UA in the News: November 7-9, 2009

UA ROTC instructor at Fort Hood during shooting
Birmingham News – Nov. 7
Alabama National Guard Maj. Kendrick Traylor was sitting in a Fort Hood cubicle last Thursday with a physician’s assistant, watching his medical records being entered into a computer file, when he heard a couple of shots…”It was crazy pandemonium,” Traylor said. “Individuals were crawling on the floor and one individual soldier was hit in the leg but he was okay. We pulled him inside our cubicle … and closed the sliding plastic door.” …Traylor, an ROTC instructor at the University of Alabama, is with the Alabama Army National Guard’s 135th Expeditionary Sustainment Command. About 270 soldiers with the 135th arrived at Fort Hood, Texas this week to undergo some final medical testing and training before deploying to Afghanistan…
Montgomery Advertiser – Nov. 8
ABC 33/40 (Birmingham) – Nov. 7

UA professor thinks fear, not religion, drove gunman
Tuscaloosa News – Nov. 7
The Army psychiatrist who allegedly opened fire inside a Texas military base, killing 13 soldiers and wounding 29 others, most likely was acting out of a sense of fear, rather than a religious mission, a University of Alabama professor said Friday. Jerome Rosenberg, a UA professor of New College and psychology, said he bases that impression on news accounts of the massacre at Fort Hood, near Killeen, Texas, on Thursday, and the alleged shooter, Maj. Nidal Malik Hasan, a Muslim. “I don’t get the sense from this that he was acting for anybody,” said Rosenberg, who has studied the field of psychology for more than four decades. “He may have been greatly influenced by others … but I don’t think he’s one of these (terrorist) sleepers.”…
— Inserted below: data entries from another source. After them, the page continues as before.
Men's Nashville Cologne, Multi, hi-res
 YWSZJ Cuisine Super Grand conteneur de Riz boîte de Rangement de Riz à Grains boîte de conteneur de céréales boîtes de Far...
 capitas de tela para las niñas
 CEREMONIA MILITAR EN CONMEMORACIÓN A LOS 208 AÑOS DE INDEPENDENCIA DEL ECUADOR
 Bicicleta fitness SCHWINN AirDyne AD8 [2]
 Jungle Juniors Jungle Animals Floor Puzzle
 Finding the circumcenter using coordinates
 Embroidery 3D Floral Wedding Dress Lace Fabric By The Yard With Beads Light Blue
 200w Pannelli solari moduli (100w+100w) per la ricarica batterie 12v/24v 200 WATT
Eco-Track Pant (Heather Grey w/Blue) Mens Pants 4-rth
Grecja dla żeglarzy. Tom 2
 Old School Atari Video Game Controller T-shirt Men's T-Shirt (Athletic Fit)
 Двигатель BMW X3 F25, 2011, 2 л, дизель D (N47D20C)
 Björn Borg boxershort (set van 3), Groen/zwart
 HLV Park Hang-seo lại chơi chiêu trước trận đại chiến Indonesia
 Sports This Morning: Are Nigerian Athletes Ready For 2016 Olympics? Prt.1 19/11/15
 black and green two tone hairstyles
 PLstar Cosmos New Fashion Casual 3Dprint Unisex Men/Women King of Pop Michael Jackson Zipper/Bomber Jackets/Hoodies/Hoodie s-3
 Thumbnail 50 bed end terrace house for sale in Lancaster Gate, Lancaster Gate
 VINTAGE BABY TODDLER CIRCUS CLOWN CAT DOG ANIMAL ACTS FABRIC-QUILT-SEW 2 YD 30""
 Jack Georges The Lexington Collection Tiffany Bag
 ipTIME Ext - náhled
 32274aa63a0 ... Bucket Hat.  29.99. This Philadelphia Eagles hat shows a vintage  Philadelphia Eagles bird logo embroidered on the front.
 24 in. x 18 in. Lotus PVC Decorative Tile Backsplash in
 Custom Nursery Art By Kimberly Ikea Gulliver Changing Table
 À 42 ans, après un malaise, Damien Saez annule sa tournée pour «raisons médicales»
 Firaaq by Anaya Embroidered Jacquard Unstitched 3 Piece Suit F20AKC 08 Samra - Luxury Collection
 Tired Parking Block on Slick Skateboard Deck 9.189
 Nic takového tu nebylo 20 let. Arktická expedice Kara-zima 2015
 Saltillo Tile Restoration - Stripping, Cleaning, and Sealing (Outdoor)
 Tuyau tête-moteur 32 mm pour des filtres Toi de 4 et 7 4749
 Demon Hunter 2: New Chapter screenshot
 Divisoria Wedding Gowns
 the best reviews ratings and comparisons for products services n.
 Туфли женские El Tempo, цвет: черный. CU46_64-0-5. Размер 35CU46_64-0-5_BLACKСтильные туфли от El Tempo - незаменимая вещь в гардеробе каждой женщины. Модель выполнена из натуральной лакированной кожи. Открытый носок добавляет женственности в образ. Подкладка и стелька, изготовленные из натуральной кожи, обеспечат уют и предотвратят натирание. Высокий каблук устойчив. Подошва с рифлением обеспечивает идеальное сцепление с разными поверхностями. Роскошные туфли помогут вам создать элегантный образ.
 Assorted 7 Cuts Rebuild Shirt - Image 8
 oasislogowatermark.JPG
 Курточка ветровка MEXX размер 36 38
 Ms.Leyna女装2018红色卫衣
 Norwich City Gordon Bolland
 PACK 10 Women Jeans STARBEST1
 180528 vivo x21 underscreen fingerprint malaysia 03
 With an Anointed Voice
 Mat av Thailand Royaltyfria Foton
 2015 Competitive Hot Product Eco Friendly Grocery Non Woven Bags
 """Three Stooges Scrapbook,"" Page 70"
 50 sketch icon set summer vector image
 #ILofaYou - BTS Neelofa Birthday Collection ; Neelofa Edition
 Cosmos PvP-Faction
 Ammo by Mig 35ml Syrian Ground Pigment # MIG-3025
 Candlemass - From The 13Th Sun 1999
University Boulevard to get a facelift
Tuscaloosa News – Nov. 9
University Boulevard between campus and DCH Regional Medical Center, a gateway entrance to the University of Alabama, will undergo a facelift that will include landscaped medians. Besides the seven traffic medians placed in the middle of the road, the nearly $1.6 million project by the university will place decorative lighting, benches and bike racks along sidewalks as well as shade trees on both sides of the street. The project will also widen the current 6-foot sidewalk to 10 feet to handle bike and foot traffic. The project was given initial approval by trustees Friday, but since University Boulevard is a state highway, there are still more hurdles to clear. “It’s a long-term goal to make this a much softer appearance entrance of the campus,” said Tim Leopard, UA assistant vice president for planning and construction. University Boulevard is Tuscaloosa’s portion of Alabama Highway 215, and UA staff have worked with the Alabama Department of Transportation on the project. A nearly $1.1 million grant from ALDOT will pay for the bulk of the work…The widened sidewalk, meant to encourage bicycles, will ultimately extend further to Sixth Avenue. The sidewalk is part of a larger effort at UA to install bike lanes, said Dan Wolfe, university planner. Five years ago, there were no bike lanes on campus…“We’ve made great strides in the last five years where we had next to none, and we’ve made biking much safer,” Wolfe said….

Details on SEC Championship tickets released
Crimson White – Nov. 9
UA students who want to buy Southeastern Conference Championship game tickets must be placed on a ticket request list beginning today. Students must go to actcard.ua.edu and add themselves to the waiting list between 8 a.m. today and 5 p.m. Tuesday…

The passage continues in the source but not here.